## EXERCISE A
Turn the paragraph of the Nathan Bedford Forrest article that begins "Nathan Bedford Forrest was one of a set of twins" into a short bulleted list that keeps its main facts.
## EXERCISE B
Using the Nathan Bedford Forrest article, decide whether each statement agrees with it, answering yes or no and quoting the words that decide it: (i) Forrest's twin was a brother. (ii) Forrest came to be regarded as a great military mind before he turned 40. (iii) Forrest's father earned the family's living as a blacksmith.
## EXERCISE C
Carry on the article about Nathan Bedford Forrest from the point where it stops.

Tennessee’s most controversial General

He is undoubtedly one of the most controversial and misunderstood figures in Tennessee history. He was a product of his turbulent times and a man who would rise to become regarded as one of the greatest military minds in the world – a feat he wouldn’t accomplish until well after his 40th birthday. Because of that one five-year stint where he completely revolutionized the world of military tactics as a battlefield commander, his life before and after as a citizen would be the subject of microscopic investigation and controversial debates that would earn the Tennessean numerous political enemies– both then and now.
It is fair to say that myths and outright fabrications about him have overshadowed the truths of his life and made even the most ethical American historian turn their back on the facts in evidence. Military historians around the world, however, still regard him as one of the greatest field commanders in the history of warfare, whose command style influenced battlefield tactics to this day.

Nathan Bedford Forrest was one of a set of twins born in Bedford County, Tenn. on July 13, 1821. He was aptly named for the County in which he was born. He and his twin sister Frances or "Fanny" would be two of twelve children born to William and Mariam Forrest. William supported his family as a blacksmith who had been part of the westward expansion across Tennessee moving from one village to another as opportunity presented itself.

(Questions about scene geometry)
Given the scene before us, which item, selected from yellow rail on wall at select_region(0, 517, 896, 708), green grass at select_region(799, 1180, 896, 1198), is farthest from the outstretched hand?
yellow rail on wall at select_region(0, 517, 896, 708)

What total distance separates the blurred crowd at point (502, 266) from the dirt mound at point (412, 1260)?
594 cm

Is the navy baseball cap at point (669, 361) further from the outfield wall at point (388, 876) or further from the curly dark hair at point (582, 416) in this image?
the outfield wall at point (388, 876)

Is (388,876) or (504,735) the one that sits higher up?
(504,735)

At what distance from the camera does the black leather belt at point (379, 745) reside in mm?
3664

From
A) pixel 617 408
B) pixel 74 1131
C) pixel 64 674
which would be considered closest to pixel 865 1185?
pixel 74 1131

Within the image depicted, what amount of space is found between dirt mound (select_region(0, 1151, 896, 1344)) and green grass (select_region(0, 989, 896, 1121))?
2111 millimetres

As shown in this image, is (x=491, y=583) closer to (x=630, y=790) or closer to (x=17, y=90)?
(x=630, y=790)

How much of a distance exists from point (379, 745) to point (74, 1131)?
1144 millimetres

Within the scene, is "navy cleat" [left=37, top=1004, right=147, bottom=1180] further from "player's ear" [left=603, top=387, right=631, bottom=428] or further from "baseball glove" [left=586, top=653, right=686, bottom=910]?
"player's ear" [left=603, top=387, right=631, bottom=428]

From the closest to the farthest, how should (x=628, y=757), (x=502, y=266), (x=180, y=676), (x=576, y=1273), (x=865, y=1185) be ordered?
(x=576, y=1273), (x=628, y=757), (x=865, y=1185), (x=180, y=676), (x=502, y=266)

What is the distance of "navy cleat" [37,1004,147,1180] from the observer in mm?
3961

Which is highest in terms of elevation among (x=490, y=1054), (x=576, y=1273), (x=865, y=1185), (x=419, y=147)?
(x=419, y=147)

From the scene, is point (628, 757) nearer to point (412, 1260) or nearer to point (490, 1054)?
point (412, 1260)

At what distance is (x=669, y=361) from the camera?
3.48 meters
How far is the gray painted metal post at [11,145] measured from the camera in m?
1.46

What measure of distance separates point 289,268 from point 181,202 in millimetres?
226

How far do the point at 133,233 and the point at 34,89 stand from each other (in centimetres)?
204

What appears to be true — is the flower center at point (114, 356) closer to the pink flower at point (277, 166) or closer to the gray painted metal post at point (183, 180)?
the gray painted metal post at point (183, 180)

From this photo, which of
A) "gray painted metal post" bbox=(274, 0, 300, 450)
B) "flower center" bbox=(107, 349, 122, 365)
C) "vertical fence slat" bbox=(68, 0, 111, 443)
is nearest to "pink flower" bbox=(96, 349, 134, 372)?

## RESULT A
- Born a twin in Bedford County, Tennessee, on July 13, 1821
- Named for the county where he was born
- He and his twin sister, Frances ("Fanny"), were two of the twelve children of William and Mariam Forrest
- His father, William, was a blacksmith who had taken part in the westward expansion across Tennessee, moving from village to village as opportunity arose

## RESULT B
(i) No: "his twin sister Frances or "Fanny""
(ii) No: "a feat he wouldn’t accomplish until well after his 40th birthday"
(iii) Yes: "William supported his family as a blacksmith"

## RESULT C
At age of 13, a young N.B. Forrest and his family moved to a small farm in north Mississippi. Three years later, his father died leaving him with the tremendous responsibility of supporting his family. With only the Mississippi hill farm, Forrest began making notable changes in the family’s business affairs and helped his mother scratch out a comfortable living for the family. It wasn’t without tragedy for the Tennessee family. During this time, he had barely survived a typhoid epidemic that ravaged the region and took the lives of three of his siblings, including his twin sister. Forrest recovered from the devastating event and began thinking about his future.
He, like many young men in Tennessee, left the region to join the fight for Texas Independence. After a brief stint in the war, he returned home and decided to go into business with his uncle, who had developed a close relationship with each other since Forrest’s father had passed away.
The Tennessean always maintained close ties to his family and watched over them as best he could. The frontier hardships of poverty drove him to work hard and become a successful businessman in order to support his family. He had a few successes in the slave trade and through investments in business and real estate in the region.
With hardly any formal education of his own, Forrest managed to parlay the small Mississippi farm into a plantation outside of Memphis where he became an active member of the community. Forrest developed a natural ability as a leader and held many civic posts throughout his young life. He worked as a law enforcement officer, magistrate, and was elected alderman for the City of Memphis. N.B Forrest was reputed as being one of the most ethical politicians in his day and despised corrupt officials to the point of becoming a target of them. At one point in his terms, Forrest exposed a corruption scandal on the board of aldermen involving the City’s wharf on the Mississippi. The Tennessean had a temper that was legendary and, when those caught in the scandal called his reputation into question, the incident almost ended in bloodshed. The matter, however, was resolved and those involved were removed from the board.
When rumblings about secession from the Union began in 1860, Forrest was adamantly opposed to the idea and spoke out against it. He did not want to see the nation split in two pieces and knew that economic disaster would soon follow in the largely agrarian South.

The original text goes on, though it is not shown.